His head was thrown back against it, and his eyes were closed. Her breathing still raspy, Leah stilled. Her gaze lingering on the corded column of his throat, the planes of his sculpted face, at the way his long lashes almost kissed those sharp cheekbones...
It was something to see the man in repose like that, to study him without his contemptuous gaze peeling layers off her. And the way her breath hitched and her gut folded, the frenzied clamoring of her heartbeat to the very sight of him, it was telling.
For the past week, she had seen the stamp of the man in the thriving estate.
In the tired but happy workers on the vineyard, in the affluent praise the villagers bestowed on him, in the way some of the women’s eyes had widened when they had realized who she was, the reverence in their tone when they addressed her as Thespinis Sporades...
The responsibility of bearing that name, the reality of being the woman Stavros would respect and know and want...it sent shivers down her spine.
The usual white dress shirt he wore was unbuttoned, showing dark olive skin. His cuffs, folded back, displayed his muscled forearms, to the veins extending from his wrist and down... The sight of those powerful thighs, encased in tight blue jeans, made her remember how hard and corded they had been against her own...made her wonder how they would cradle her if she...
Heat, that had nothing to do with her running, pooled under her skin. The stretchy fabric of her Lycra top rasped against her nipples, the soft hem of her shorts rubbing against her inner thighs...
She was breathing like she had run another few laps, her skin so overheated that dunking into the pool was so inviting. Just as she found her willpower and took a step, she heard her name.
Turning slowly, she saw his fingers laced against his chest, faint color bleeding into those cheekbones.
His eyes were still closed when he said, “Did you have a good week, Leah?”
He sounded hoarse, uneven. Very unlike him. Had he felt the way her gaze devoured him in that motionless state?
How could just looking at him fill her blood with this molten wanting?
“Come, sit here and tell me how it was,” he said softly.
While she still stood there stupidly, hovering between drugged inertia and fluttering panic, his gaze opened slowly. Traveled over her with such a thorough intensity that she could almost believe he had been dying to look at her.

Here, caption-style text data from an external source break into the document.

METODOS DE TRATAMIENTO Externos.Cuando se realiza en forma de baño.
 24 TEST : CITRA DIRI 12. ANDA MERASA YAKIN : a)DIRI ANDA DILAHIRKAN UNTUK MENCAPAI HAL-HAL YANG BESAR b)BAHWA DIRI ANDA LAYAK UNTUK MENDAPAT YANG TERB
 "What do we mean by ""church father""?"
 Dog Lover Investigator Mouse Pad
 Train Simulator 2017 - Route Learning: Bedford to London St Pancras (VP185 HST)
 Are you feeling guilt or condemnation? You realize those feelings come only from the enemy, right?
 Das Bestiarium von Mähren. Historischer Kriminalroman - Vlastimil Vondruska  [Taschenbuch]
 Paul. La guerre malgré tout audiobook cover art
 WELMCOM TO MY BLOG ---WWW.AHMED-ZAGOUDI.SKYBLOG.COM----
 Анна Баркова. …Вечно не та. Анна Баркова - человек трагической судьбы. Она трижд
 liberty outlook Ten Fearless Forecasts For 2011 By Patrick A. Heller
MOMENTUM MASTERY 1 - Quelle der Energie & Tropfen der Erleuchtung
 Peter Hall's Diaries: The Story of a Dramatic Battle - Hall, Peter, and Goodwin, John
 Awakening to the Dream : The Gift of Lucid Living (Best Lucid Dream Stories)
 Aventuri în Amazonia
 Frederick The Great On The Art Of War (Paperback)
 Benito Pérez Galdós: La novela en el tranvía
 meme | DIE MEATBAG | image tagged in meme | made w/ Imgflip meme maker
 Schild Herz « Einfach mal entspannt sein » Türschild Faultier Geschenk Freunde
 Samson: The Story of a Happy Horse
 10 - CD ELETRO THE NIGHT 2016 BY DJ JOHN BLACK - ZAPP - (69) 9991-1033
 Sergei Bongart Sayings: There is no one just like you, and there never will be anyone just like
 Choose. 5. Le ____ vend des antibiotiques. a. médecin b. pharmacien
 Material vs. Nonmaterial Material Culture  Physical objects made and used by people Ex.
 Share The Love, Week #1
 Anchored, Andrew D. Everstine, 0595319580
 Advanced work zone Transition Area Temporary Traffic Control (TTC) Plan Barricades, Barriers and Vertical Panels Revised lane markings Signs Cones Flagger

In the seconds-long perusal, Leah knew he had noted everything about her, including her heightened color. Hoped he would put it down to the fact that she had been running.
She ran her palm over her forehead, wondering if she was feverish. Because that’s how she felt. Could a harmless, adolescent crush turn into a full-fledged obsession, she thought sarcastically. “I’m sweaty. I need a shower,” she finally responded, and began to walk away.
“Rosa told me you like to swim after your run. Don’t change your routine on my account. Or am I one of those incredible things that scare you, Leah?”
It was so on target that her denial shot out of her mouth like a missile in a defensive tone. “I’m not afraid of you.”